And farther on—p. XII—he says:—

"The episcopal succession in Irish Sees was maintained without interruption down to existing times. And this succession may be traced in Consistorial records, although with several interruptions, from 1409 to 1697. . . . . . . . . . . . . .

The Penal Laws against Catholics were so severely carried out by Elizabeth and James I. that the Holy See endeavoured as much as possible to secure secrecy in the despatch of Bulls or briefs, for the appointment of Irish Bishops. With this end in view, the Pope sometimes gave orders, that the provisions made in Consistory to Irish Sees should not be published in the ordinary way, nor mentioned in the Consistorial Acts, and sometimes such appointments were altogether referred to the Congregation of the Holy Office. In spite of all the efforts made in Rome, to ensure secrecy in this matter, the British agents frequently succeeded in obtaining early intelligence of Papal appointments; and many Bishops, on attempting to take possession of their Sees, were arrested and thrown into prison. The State Papers, still preserved in London, afford abundant illustrations of the severity practised upon Catholic Bishops who thus fell into the hands of the English Government, and who were either tortured, put to death, or sent into exile."
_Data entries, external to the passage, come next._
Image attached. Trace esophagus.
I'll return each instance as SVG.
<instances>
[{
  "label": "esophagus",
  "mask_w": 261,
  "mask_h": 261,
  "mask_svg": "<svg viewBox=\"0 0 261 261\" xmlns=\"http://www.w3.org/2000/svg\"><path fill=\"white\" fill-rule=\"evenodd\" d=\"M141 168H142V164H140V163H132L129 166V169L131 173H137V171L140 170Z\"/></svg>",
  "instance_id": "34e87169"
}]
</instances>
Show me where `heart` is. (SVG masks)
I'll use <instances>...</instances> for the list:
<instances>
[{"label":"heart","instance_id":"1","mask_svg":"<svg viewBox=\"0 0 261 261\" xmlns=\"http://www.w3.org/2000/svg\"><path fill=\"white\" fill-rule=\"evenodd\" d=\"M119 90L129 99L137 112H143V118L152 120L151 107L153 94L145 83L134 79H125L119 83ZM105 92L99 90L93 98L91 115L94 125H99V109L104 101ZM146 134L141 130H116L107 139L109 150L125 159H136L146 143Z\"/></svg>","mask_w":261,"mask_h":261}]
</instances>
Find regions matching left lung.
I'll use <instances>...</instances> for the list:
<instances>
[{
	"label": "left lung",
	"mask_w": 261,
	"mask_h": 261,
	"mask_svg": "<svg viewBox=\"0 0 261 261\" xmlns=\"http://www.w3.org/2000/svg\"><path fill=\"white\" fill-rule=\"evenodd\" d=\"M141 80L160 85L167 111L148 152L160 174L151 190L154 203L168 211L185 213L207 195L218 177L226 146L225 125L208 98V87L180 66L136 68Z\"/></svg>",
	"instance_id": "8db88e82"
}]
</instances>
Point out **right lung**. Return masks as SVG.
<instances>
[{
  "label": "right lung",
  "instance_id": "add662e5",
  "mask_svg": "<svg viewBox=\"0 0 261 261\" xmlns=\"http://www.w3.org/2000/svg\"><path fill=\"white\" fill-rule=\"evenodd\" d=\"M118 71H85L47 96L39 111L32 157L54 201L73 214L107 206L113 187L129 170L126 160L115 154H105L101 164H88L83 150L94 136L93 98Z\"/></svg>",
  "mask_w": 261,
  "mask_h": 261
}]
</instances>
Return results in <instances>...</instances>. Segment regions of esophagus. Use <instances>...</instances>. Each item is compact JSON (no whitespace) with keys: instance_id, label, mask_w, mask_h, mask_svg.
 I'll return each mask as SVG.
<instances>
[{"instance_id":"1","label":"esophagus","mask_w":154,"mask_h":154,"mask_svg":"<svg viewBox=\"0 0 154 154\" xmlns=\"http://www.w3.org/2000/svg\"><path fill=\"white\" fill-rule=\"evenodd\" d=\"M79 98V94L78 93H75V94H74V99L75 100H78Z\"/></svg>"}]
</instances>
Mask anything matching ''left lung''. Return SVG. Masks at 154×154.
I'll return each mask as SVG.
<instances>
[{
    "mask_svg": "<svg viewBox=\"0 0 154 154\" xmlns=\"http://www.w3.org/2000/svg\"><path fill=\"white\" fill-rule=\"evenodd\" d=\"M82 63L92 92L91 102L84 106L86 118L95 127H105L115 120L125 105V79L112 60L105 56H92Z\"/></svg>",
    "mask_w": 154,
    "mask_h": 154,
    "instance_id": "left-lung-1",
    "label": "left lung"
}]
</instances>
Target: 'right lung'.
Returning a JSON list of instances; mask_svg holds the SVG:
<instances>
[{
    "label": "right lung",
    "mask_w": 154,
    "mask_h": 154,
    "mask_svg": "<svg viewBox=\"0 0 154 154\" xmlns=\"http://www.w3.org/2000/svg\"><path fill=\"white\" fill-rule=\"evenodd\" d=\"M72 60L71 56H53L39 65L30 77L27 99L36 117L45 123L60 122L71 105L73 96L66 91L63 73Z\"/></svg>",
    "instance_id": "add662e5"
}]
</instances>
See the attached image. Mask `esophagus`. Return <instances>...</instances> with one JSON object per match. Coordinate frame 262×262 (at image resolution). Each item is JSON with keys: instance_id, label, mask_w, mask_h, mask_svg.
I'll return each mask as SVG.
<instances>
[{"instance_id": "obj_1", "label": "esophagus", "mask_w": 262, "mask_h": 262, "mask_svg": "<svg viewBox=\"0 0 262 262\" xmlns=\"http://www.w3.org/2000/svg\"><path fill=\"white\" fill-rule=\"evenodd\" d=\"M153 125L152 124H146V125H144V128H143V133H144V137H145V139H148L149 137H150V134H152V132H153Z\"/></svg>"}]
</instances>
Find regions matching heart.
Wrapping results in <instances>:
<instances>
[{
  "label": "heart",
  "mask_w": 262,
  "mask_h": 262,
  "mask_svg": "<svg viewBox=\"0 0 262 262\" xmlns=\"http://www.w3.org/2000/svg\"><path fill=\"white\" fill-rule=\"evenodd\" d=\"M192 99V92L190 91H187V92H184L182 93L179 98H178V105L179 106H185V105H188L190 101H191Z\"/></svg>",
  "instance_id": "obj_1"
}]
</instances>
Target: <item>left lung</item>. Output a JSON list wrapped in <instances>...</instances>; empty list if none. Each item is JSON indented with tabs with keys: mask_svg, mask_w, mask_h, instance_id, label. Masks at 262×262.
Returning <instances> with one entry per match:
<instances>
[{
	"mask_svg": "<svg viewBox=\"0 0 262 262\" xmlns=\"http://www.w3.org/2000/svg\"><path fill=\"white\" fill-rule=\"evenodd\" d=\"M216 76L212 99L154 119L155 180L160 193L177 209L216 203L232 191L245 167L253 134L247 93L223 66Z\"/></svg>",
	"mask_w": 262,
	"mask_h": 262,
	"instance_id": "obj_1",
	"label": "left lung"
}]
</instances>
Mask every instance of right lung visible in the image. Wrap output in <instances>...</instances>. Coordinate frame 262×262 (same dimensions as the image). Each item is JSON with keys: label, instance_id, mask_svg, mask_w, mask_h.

Again he writes:—The public Consistories are generally held in one of the large halls of the Vatican. The decrees, or Acts of the Consistory, are recorded and kept by special officers. The modern Consistorial minutes or documents are registered in the Consistorial Secretariat in the Palasso della Cancellaria. The more ancient records are deposited in the muniment room or Archivio Consistoriale in the Court of S. Damasus in the Vatican. The latter Archivio is strictly private, and admission to it is rarely applied for, and still more rarely granted. It contains besides the Consistorial Acts, the Acts or records of the Conclaves, which cannot be inspected by any person except during Conclave, and then only by special order from the Cardinals themselves. The Consistorial Acts, which now remain in the Vatican, date only from the year 1409, the more ancient volumes having been lost or destroyed during the frequent disturbances and revolutions to which Rome has been exposed (p. vii., vol. I.)